Directions>
Word for word, transcribe the lines from the one containing "Based on the" through the end of the entries, both included, and nothing else.

Data listing>
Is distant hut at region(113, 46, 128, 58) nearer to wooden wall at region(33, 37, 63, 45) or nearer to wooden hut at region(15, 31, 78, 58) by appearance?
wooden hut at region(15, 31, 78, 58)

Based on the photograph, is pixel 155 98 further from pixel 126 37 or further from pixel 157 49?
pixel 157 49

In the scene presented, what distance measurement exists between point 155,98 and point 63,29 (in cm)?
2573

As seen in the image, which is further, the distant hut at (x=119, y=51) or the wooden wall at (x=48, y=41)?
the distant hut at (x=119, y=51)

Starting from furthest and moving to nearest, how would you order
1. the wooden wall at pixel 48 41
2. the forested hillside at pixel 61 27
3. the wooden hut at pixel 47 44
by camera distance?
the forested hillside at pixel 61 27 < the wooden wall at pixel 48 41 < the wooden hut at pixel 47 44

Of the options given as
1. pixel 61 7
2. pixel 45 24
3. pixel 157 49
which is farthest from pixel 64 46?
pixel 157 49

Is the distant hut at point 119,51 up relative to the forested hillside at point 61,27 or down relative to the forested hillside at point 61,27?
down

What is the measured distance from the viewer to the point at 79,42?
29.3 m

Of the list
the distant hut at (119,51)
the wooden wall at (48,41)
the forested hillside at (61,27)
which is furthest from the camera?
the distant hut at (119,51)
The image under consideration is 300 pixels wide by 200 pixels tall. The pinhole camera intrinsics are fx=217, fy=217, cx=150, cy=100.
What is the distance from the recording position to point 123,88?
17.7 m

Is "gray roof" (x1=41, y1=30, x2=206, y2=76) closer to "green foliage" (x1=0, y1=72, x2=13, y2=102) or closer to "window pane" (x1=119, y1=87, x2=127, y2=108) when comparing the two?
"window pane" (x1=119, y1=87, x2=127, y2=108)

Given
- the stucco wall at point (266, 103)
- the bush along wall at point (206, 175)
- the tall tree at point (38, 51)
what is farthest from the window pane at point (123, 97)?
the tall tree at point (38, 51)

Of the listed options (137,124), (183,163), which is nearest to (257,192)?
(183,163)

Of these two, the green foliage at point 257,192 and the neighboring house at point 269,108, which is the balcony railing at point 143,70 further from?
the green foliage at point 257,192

Answer to the exercise>
Based on the photograph, is pixel 155 98 further from pixel 126 37 or further from pixel 157 49?
pixel 157 49

In the scene presented, what distance measurement exists between point 155,98 and point 63,29 (in cm)?
2573

As seen in the image, which is further, the distant hut at (x=119, y=51) or the wooden wall at (x=48, y=41)?
the distant hut at (x=119, y=51)

Starting from furthest and moving to nearest, how would you order
1. the wooden wall at pixel 48 41
2. the forested hillside at pixel 61 27
3. the wooden hut at pixel 47 44
by camera distance?
the forested hillside at pixel 61 27 < the wooden wall at pixel 48 41 < the wooden hut at pixel 47 44

Of the options given as
1. pixel 61 7
2. pixel 45 24
3. pixel 157 49
which is farthest from pixel 64 46?
pixel 157 49

Is the distant hut at point 119,51 up relative to the forested hillside at point 61,27 or down relative to the forested hillside at point 61,27?
down

What is the measured distance from the viewer to the point at 79,42?
29.3 m

Of the list
the distant hut at (119,51)
the wooden wall at (48,41)
the forested hillside at (61,27)
which is furthest from the camera?
the distant hut at (119,51)
The image under consideration is 300 pixels wide by 200 pixels tall. The pinhole camera intrinsics are fx=217, fy=217, cx=150, cy=100.
What is the distance from the recording position to point 123,88?
17.7 m

Is "gray roof" (x1=41, y1=30, x2=206, y2=76) closer to "green foliage" (x1=0, y1=72, x2=13, y2=102) or closer to "window pane" (x1=119, y1=87, x2=127, y2=108) when comparing the two?
"window pane" (x1=119, y1=87, x2=127, y2=108)

Given
- the stucco wall at point (266, 103)
- the bush along wall at point (206, 175)
- the tall tree at point (38, 51)
what is farthest from the window pane at point (123, 97)?
the tall tree at point (38, 51)

Of the listed options (137,124), (183,163), which is nearest to (257,192)?
(183,163)

Of these two, the green foliage at point 257,192 and the neighboring house at point 269,108, which is the balcony railing at point 143,70 further from?
the green foliage at point 257,192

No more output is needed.